Sector bodies have hit back at Ofsted’s chief inspector for “encouraging government” to restrict course choices made by colleges and employers.

One leader said putting restrictions on how firms can spend their cash risks “further reducing training opportunities in lots of workplaces”, while another warned that Whitehall “choosing winners” has a “very chequered history”.

The education watchdog’s 2019 annual report, published this morning, urged for the “mismatch” between apprenticeships currently being delivered and the industrial strategy to be “urgently addressed”.

Whitehall ‘choosing winners’ has a very chequered history

Amanda Spielman then said during her speech she is still “not happy” with some colleges “flooding” the economy with students on “superficially attractive” arts and media courses where there are limited job opportunities.

Speaking to FE Week after the event, the chief inspector said it is “very important to have a level of local autonomy in decision making” but there should be a “strategic and tactical alignment” to post-16 funding.

“I am encouraging government to make use of the powers that it has to decide where and how to channel money to help make sure that overall we do the best job we can for young people,” she added.

Paul Joyce, Ofsted’s lead on FE and skills, added: “Government needs to think, does it need to have more of a role in prioritising provision through its leavers, through funding for example, about what courses are funded, what sectors are funded and more about prioristing exactly what is needed.”

David Hughes, chief executive of the Association of Colleges, insisted that colleges are “experts at offering people the chance to succeed, no matter their circumstance or background” and any intervention by officials “must not come at the expense of this”.

“The relationship between course subject and employment outcomes is a complex one, as we know from the numbers of students who learn broad-based skills, confidence and self-esteem which support their careers in a variety of sectors,” he told FE Week.

“It would be wrong to suggest that we can simply match every student into a course which leads directly to a job, not least because the labour market changes rapidly, requiring skills and the ability to learn new things and to adapt.”

Hughes added that colleges would “welcome” discussions about what success looks like, but the “purpose and role of colleges is not static and cannot be defined purely by how many students in a discipline go directly into jobs in that sector.

“Many will study further, at higher levels or will use their skills transferable in other sectors and be very successful as a result.”

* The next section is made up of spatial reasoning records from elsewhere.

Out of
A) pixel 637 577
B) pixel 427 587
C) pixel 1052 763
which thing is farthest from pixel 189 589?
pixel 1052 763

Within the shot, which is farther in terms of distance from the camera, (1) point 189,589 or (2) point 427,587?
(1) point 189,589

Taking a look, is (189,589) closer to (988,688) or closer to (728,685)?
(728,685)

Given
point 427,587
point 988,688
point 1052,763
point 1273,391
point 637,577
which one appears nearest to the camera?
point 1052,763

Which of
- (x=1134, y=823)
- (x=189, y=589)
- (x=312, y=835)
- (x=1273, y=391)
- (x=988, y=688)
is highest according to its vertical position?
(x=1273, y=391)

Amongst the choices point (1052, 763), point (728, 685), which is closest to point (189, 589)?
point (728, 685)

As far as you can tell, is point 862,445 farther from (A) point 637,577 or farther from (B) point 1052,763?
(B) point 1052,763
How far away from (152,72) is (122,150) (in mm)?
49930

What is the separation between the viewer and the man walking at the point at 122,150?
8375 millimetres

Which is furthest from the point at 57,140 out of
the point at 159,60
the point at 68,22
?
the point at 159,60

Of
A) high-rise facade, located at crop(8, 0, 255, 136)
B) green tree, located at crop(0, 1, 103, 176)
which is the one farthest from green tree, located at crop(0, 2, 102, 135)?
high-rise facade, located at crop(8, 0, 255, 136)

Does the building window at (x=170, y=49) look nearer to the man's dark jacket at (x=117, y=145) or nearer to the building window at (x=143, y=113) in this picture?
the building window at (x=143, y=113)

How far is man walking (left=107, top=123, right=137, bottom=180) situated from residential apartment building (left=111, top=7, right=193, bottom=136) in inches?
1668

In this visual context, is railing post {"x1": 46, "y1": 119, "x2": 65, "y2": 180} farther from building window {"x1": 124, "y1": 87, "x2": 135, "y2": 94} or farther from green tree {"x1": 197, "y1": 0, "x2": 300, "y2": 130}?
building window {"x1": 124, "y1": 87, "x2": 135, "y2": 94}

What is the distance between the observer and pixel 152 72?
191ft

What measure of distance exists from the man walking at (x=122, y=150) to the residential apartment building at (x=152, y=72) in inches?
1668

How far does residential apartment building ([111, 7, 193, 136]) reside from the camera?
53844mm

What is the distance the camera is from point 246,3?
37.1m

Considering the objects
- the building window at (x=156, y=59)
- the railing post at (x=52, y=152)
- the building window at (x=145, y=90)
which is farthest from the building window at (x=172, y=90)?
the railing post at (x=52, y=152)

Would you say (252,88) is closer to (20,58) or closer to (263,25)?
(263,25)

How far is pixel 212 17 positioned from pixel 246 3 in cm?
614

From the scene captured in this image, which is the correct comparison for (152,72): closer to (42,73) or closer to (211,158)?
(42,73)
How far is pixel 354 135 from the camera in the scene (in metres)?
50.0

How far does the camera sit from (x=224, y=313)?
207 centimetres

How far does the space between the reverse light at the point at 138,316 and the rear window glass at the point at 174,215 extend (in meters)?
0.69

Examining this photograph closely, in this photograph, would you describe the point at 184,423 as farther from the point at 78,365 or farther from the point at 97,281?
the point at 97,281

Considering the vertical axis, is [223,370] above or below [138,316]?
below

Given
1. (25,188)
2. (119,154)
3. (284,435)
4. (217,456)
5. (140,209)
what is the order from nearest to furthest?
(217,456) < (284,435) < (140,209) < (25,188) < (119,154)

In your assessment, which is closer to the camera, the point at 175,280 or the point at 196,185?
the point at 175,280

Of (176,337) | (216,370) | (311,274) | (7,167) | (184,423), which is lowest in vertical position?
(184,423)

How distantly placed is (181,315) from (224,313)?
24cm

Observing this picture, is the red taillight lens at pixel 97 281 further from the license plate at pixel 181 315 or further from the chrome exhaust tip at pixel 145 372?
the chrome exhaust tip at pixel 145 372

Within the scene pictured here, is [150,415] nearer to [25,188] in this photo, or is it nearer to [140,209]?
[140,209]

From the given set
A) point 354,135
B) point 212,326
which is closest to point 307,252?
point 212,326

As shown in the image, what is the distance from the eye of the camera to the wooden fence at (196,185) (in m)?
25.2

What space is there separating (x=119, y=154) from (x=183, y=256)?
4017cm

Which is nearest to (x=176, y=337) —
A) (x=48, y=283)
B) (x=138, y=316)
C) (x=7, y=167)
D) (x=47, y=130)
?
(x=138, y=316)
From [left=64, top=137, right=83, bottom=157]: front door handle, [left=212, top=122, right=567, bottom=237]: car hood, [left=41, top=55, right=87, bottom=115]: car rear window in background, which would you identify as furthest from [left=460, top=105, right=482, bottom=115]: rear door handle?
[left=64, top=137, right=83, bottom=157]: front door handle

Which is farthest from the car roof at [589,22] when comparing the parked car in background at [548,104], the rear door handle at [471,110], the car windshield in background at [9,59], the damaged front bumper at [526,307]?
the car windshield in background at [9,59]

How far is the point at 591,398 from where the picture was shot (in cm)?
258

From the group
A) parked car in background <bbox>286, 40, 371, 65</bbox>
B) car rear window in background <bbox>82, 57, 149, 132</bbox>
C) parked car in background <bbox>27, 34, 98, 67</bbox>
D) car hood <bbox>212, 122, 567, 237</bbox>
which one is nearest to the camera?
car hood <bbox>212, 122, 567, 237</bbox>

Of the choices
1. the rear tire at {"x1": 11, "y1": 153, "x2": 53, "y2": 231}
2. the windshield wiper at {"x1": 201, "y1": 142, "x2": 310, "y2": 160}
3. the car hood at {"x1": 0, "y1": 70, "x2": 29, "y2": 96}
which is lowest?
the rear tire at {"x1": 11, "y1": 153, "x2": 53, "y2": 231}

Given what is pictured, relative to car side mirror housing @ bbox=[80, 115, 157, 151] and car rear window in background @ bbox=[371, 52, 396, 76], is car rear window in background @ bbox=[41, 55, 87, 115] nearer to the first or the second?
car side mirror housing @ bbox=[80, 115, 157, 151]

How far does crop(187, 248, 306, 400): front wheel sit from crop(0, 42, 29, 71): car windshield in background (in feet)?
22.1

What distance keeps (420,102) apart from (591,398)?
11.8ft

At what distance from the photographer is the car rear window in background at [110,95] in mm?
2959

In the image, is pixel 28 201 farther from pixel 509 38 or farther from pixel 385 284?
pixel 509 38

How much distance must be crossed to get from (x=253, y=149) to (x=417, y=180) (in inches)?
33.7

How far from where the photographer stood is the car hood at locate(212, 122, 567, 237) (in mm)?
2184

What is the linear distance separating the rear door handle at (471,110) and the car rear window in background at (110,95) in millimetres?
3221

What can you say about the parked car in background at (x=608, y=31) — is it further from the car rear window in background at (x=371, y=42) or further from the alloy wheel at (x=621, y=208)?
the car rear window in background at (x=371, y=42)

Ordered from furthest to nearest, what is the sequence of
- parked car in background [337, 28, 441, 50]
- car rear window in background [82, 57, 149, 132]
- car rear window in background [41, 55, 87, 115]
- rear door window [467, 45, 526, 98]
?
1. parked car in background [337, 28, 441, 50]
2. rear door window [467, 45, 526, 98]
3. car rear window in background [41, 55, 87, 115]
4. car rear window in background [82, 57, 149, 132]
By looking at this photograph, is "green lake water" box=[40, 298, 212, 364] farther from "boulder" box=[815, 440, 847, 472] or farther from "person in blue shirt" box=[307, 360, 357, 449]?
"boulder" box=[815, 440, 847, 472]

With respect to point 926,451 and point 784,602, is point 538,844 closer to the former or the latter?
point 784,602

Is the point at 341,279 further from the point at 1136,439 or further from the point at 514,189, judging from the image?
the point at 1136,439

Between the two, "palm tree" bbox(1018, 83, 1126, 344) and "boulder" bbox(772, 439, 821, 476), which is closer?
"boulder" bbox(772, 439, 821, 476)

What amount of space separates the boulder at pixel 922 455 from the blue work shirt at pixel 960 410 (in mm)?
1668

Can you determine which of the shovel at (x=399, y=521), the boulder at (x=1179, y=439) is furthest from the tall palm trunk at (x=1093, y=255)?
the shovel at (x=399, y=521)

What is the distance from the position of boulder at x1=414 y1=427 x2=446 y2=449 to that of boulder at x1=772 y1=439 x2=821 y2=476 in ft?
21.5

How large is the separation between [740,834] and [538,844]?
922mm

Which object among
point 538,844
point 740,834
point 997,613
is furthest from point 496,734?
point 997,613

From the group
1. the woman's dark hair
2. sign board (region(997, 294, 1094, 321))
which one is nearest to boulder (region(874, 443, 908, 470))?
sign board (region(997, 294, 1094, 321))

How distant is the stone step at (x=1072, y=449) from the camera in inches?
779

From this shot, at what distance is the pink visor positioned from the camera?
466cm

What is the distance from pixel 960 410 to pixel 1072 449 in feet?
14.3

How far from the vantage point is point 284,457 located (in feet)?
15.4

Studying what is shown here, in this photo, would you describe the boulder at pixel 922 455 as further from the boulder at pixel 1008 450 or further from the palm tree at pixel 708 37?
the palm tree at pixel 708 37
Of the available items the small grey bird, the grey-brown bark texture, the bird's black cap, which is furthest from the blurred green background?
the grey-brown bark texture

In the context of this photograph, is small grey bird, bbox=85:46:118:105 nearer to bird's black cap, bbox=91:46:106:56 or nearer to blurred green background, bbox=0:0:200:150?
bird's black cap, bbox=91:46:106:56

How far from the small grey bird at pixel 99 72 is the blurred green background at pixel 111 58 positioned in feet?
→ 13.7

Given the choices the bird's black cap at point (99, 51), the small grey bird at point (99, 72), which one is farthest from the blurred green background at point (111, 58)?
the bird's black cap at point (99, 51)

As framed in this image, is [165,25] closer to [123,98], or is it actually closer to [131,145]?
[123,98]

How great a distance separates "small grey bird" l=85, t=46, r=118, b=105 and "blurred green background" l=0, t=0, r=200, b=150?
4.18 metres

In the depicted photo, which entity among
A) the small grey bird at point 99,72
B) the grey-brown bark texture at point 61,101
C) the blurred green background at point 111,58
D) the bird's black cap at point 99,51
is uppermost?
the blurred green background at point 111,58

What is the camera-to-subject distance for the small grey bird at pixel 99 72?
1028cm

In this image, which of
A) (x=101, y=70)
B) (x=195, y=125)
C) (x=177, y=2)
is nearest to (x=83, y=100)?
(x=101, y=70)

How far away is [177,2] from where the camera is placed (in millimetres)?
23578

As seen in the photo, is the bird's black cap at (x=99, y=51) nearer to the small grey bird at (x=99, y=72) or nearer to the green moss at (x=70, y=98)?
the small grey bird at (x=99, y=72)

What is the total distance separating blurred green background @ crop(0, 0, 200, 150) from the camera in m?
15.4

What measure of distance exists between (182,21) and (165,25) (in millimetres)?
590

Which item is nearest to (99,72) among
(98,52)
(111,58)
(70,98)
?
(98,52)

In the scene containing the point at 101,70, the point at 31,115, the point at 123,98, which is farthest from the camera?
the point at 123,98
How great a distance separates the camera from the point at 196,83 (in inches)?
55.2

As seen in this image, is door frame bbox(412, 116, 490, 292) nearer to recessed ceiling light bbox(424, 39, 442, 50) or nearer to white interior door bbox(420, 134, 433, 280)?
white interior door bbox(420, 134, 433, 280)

Bill Watkin, chief executive of the Sixth Form Colleges Association, said the government “already uses two major levers” to incentivise education providers to follow a preferred policy pathway: accountability and funding.

He added: “As the majority of their [sixth form colleges] students go on to higher education, colleges consider the long term prospects of their students alongside the immediate needs of the local labour market to ensure they are on the right courses with the right career plan.”

Encouragement and incentivising is one thing; curtailing choice is quite another

Defending apprenticeship choices, Mark Dawe, chief executive of the Association of Employment and Learning Providers, said: “If the transition of small and medium-sized employers on to the digital apprenticeship service goes smoothly and is supported by additional and urgently needed funding from the government, we believe that government should not be interfering in employers’ choice of apprenticeships.

“Whitehall ‘choosing winners’ has a very chequered history and at a time when business is already facing uncertainty over which way Brexit will land, the last thing employers need across different regions is being told how to spend the levy.

“Encouragement and incentivising is one thing; curtailing choice is quite another.”

And Matthew Percival, the Confederation of British Industry’s director for people and skills policy, said: “It’s important to every business that they are able to invest in training their workforce. The apprenticeship levy was supposed to help, but it has forced firms to focus on one form of training above all others.

“Putting more restrictions on how firms can spend their funds risks further reducing training opportunities in lots of workplaces.

“That’s why it’s vital that the government starts a consultation on the future of the system in the budget, including turning it into a flexible skills levy that will support higher levels of investment in training.”